Arrogant and determined but selfless in his objectives, Bolívar led by inspirational oratory and physical example: in the course of his gargantuan achievement he travelled 20,000 miles on horseback, crossing and re-crossing some of the most inhospitable terrain on earth, and fought around 300 battles and skirmishes, marked by decisive generalship and speed of manoeuvre.
The campaign began with unconscionable cruelty and slaughter on both sides, and finished with a disillusioned Bolívar, wearied to death and trapped in a labyrinth of intrigues, idealisms, petty rivalries, the leftover emotions of a string of affairs, and the abiding memory of his wife and true love who died when he was 20.
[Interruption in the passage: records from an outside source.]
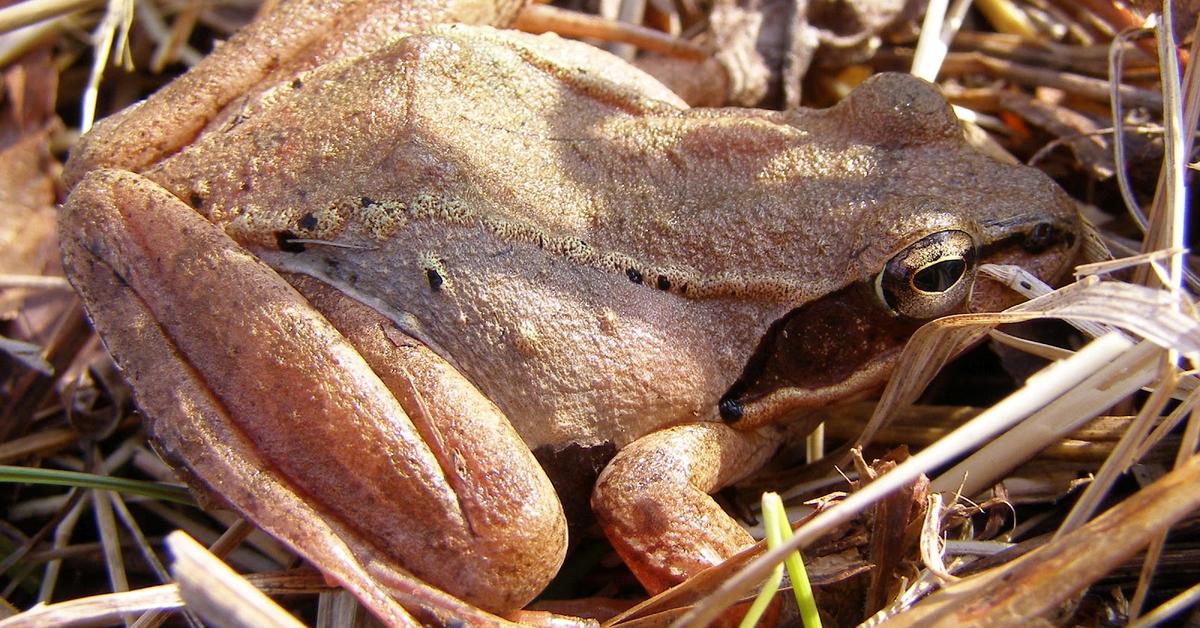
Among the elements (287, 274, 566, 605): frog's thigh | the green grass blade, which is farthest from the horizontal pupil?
the green grass blade

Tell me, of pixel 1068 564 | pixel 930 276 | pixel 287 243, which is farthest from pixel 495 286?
pixel 1068 564

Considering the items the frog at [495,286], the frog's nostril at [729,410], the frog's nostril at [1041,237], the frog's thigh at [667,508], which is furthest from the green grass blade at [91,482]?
the frog's nostril at [1041,237]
In a typically Venezuelan juxtaposition, Ciudad Bolívar brings together not just the echoes of this past, but also one of the most important small contemporary art collections in Latin America: the Jesús Soto Museum, dedicated to the principal figure of kinetic art who was born here.
With its origins in 1950s Paris, but inspired by the vibrating intensity of light in his home town, Soto's wide-ranging work inspired a group of other Venezuelan artists.
Their art has visual parallels with that of Bridget Riley, for example, but its social aesthetic finds Soto's sculptures on the Caracas metro and suspended in airport halls over geometric floors designed by Cruz-Diez, and the communal art of the Paria village of Chacaracual by Juvenal Ravelo, rather than restricted to moneyed dealers and white-walled galleries.
Nearby Puerto Ordaz is Ciudad Bolívar's 20th century equivalent: the commercial heart of eastern Venezuela. Puerto Ordaz is well worth a visit, principally to see the massive cataracts of the Río Caroní as it descends in a swirling maelstrom half a mile wide bringing black waters from the Gran Sabana to join the Orinoco's brown waters from the Andes and the Amazon.
Sir Walter Ralegh
Here Sir Walter Ralegh's expedition of 1595 came to a halt, though his scout Berio reported that beyond them to the south lay mountains of crystal, high waterfalls and doubtless the gold of the El Dorado legend.
South to the Gran Sabana
Driving southwards today towards the Gran Sabana, farmland gives way to tropical rainforest in which there are gold mining concessions where international companies fulfil Berio's promise, and trading posts where hard-working private miners exchange nuggets for the family groceries or the fleeting pleasures of hard liquor and loose women.
Not for nothing does a small town on the road bear the name 'El Dorado' to this day.